Begitu lulus dengan Letnan Dua, Wismoyo langsung bergabung dengan pasukan elite Kopassus yang kala itu masih bernama Kopassandha. Dari namanya mulai dikenal di medan tempur. Dalam waktu singkat, ia ikut serta dalam operasi penumpasan pemberontakan DI/TII di Sulawesi Selatan dan G30S/PKI di berbagai daerah. Keberaniannya yang luar biasa membuat atasannya terpukau, hingga ia dipercaya memegang jabatan prestisius sebagai Komandan Pengawal Pribadi Presiden Soeharto (Danwalpri) posisi yang hanya bisa dijabat oleh prajurit terbaik pilihan bangsa.
Namun semangat juangnya tak berhenti di situ. Setelah bertugas di lingkungan istana, Wismoyo kembali ke jantung pasukan khusus dan menjadi Komandan Kompi Grup 4 Kopassus. Ia memimpin berbagai operasi penting seperti Operasi Wibawa di Papua serta penumpasan gerakan PGRS/Paraku di Kalimantan. Pendidikan militernya di Seskoad dan Sesko ABRI memperkuat kapasitas kepemimpinannya hingga akhirnya ia menjabat sebagai Komandan Jenderal (Danjen) Kopassus ke-9 pada tahun 1983.

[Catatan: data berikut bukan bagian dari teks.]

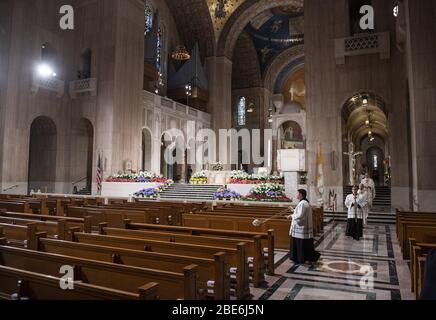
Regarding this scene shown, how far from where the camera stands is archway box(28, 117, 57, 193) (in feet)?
68.8

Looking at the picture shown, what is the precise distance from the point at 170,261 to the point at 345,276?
3225 millimetres

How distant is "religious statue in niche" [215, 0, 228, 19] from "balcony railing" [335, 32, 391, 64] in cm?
1466

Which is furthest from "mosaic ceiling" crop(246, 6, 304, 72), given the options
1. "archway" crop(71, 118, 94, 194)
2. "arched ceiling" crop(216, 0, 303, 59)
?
"archway" crop(71, 118, 94, 194)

Karier militernya terus menanjak gemilang. Ia dipercaya menjadi Kasdam IX/Udayana, kemudian Pangdam XVII/Cenderawasih, Pangdam IV/Diponegoro, hingga Pangkostrad dan Wakasad pada tahun 1992. Puncaknya, ia didaulat menjadi Kepala Staf Angkatan Darat (KSAD) ke-17, sebuah jabatan yang menandai puncak karier militernya.
Dalam perjalanan hidupnya, tak hanya prestasi yang mengiringinya, tapi juga kisah cinta yang manis. Saat menjabat sebagai Danwalpri, Wismoyo bertemu dengan Raden Ajeng Datiet Siti Hardjanti, adik kandung Ibu Tien Soeharto. Melalui perantara Siti Hardijanti Rukmana (Mbak Tutut), Wismoyo akhirnya memberanikan diri melamar Datiet. Meski gugup saat berhadapan langsung dengan Presiden Soeharto, keberanian dan ketulusannya membuahkan restu. Pernikahan mereka berjalan harmonis dan dikaruniai dua anak.
Kisah hidup Jenderal Wismoyo Arismunandar adalah potret keteguhan hati seorang anak bangsa dari gembala kambing di tanah Bondowoso hingga menjadi jenderal besar yang disegani. Ia bukan hanya simbol keberanian militer, tetapi juga teladan tentang kerja keras, kesetiaan, dan cinta tanah air yang tak pernah padam.